Robin Mecham, Brian Plummer, and Cheylynn Heyman. Courtesy Photos

It doesn’t happen very often, but this year Centerville City is canceling its General Election. With just one candidate for each open city council seat, there will be no contested races and no ballot propositions are planned either. Under Utah Code § 20A- 1- 206, the city is allowed to cancel a local election under these circumstances.

Originally there were six candidates running for the open positions but three dropped out. Heather Taylor withdrew on June 21; Adam Alba withdrew on Aug. 21 and Bill Ince withdrew on Sept. 5.

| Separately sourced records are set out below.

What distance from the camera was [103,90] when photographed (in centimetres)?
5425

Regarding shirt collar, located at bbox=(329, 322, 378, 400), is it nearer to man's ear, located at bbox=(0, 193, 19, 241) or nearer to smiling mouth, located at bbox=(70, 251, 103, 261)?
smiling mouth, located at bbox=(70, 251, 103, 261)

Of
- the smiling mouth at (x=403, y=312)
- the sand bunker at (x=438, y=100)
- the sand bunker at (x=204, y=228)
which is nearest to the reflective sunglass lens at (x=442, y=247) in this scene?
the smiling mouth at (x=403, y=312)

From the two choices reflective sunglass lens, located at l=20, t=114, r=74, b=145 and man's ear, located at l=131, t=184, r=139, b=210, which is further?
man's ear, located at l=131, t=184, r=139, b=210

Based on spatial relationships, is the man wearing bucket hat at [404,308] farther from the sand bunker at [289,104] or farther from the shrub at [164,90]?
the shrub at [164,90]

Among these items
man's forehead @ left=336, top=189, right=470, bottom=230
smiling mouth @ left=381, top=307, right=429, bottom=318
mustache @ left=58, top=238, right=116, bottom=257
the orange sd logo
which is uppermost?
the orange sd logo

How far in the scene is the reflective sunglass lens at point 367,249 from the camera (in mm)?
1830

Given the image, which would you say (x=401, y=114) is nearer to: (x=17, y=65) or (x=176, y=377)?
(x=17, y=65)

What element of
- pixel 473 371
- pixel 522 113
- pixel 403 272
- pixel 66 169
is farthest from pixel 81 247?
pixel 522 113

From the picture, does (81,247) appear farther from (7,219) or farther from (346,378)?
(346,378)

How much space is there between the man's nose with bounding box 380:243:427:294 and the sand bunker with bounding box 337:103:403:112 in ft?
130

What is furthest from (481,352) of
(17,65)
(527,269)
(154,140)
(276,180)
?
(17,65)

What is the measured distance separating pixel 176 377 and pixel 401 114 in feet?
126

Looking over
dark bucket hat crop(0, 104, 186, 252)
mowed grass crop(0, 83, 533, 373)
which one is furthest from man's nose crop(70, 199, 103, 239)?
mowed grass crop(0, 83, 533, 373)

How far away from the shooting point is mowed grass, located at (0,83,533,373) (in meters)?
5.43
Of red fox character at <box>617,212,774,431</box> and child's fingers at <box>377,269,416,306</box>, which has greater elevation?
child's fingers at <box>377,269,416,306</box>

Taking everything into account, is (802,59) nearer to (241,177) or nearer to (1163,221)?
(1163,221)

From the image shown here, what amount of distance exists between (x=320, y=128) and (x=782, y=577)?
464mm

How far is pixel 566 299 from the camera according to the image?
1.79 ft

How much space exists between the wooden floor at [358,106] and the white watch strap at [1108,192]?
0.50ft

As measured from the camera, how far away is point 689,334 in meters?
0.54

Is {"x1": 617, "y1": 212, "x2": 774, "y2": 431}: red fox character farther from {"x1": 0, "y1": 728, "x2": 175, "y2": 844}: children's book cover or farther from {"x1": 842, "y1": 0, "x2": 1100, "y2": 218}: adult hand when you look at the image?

Incumbent Robyn Mecham is running for her own seat while Brian Plummer and Cheylynn Hayman are running for the seats which will be vacated by Ince and George McEwan who have chosen not to run for reelection. 

Mecham is a fifth-generation Centerville resident and is currently completing her second term on the city council. A former post office worker, she is a crossing guard for Centerville Junior High. 

Mecham has mixed feelings about running unopposed and not having to campaign, she said. “I think it's good for the candidates to have to get out and meet with the people to learn what’s important to them, and for the people to get to know the candidates and choose the people that are representing them. I think running for office is the hardest part of the job and sometimes brings negativity. So for that reason, I'm happy I don’t have to.”

She is excited to have the opportunity to serve the residents of Centerville for a third term, Mecham said. “I think that I’ve only learned in the last eight years. So I think I’m actually way better qualified now than I was eight years ago, to make changes and do the things that are best for the people. I also love it when people call me, and I can help them so I love that I can still do that – that’s probably my favorite part of the job.”

A former special ed teacher, Plummer is a Davis County deputy assessor. He also is a licensed real estate associate broker and certified general real estate appraiser. He served on the city’s landmarks commission from 2014 to 2021.

“I am honored and humbled to have the opportunity to serve on the Centerville City Council, albeit under unusual circumstances,” Plummer said. “I promise the people of Centerville that I will work to ensure our city retains its traditional values of faith, family and community. I look forward to supporting the Landmark Commission in its mission, Centerville Baseball and the planning commission as we prepare for future development that maintains our small-town tradition.

Hayman has lived in Centerville for 18 years and works as a labor and employment attorney. She is the chair of the Utah Judicial Conduct Commission, a member of the Utah State Bar’s Character and Fitness Committee and serves on the board of trustees of Ririe-Woodbury Dance Company.  Since 2015 she has been a member of the Centerville Planning Commission.

“I decided to run for city council because I believe that I can do the job and do it well, not because I wanted to be a politician,” Hayman said.  “Now that the election has been cancelled, I can focus my time and attention on assuming my new role as a council member and the positive contributions I hope to make for our city.”  

“As an experienced employment attorney who served on Centerville City’s planning commission for more than six years, I will bring my education, background, and expertise as a professional problem solver and citizen planner to our city council,” she said.  “I intend to approach decisions as a member of the city council in the same way I would approach any legal issue – by carefully reviewing and considering all perspectives, researching and consulting with subject matter experts where appropriate, and weighing all evidence and viewpoints before making decisions that are in the best interests of our city.”